Under the APA, if the Agency proposes any substantive change related to the original text of the proposed regulations after the initial comment period, it will open an additional public comment period for at least 15 days and consider any comments received on those proposed modifications. The Agency is required to summarize and respond to every public comment in its Final Statement of Reasons (FSOR), which will accompany the text of the final regulations in a package submitted to the Office of Administrative Law (OAL). For more information on the formal rulemaking process, see here. If you would like to receive notifications regarding rulemaking activities, please subscribe to our email list here.

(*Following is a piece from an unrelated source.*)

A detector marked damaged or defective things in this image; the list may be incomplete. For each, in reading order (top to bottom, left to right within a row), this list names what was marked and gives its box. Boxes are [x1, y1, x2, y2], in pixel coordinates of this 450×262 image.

On April 21, 2022, rulemaking authority under the CCPA formally transferred from the Attorney General to the Agency. Just like the Attorney General’s rulemaking process, the Agency’s rulemaking process will comply with the APA. One main difference between the Agency’s rulemaking authority is that Attorney General did not have to comply with Bagley-Keene because the Department of Justice is led by the Attorney General, as opposed to being a state body that is controlled by a Board. This is why, for example, the first time the public viewed the Attorney General’s proposed CCPA regulations was when the Department of Justice filed its NOPA and began formal rulemaking. The Board will also comply with Bagley-Keene throughout formal rulemaking. This means that each time the Board discusses the proposed regulations, it will be in a public meeting that includes 10-days' advance notice to the public, with any writings distributed to the Board made available to the public.
Proposition 24, also known as the “California Privacy Rights Act of 2020” or “CPRA”, amended or reenacted the California Consumer Privacy Act of 2018, or the “CCPA.” The law vests the Agency with “full administrative power, authority, and jurisdiction to implement and enforce the California Consumer Privacy Act of 2018.” This is because the CPRA amended the CCPA; it did not create a separate, new law. The proposed regulations seek to update existing regulations and add new rules to implement and interpret the language in the text of the CCPA, as amended by the CPRA. Further, many of the regulations reorganize and restate the existing statute and regulations, to make it easier to read as a standalone document.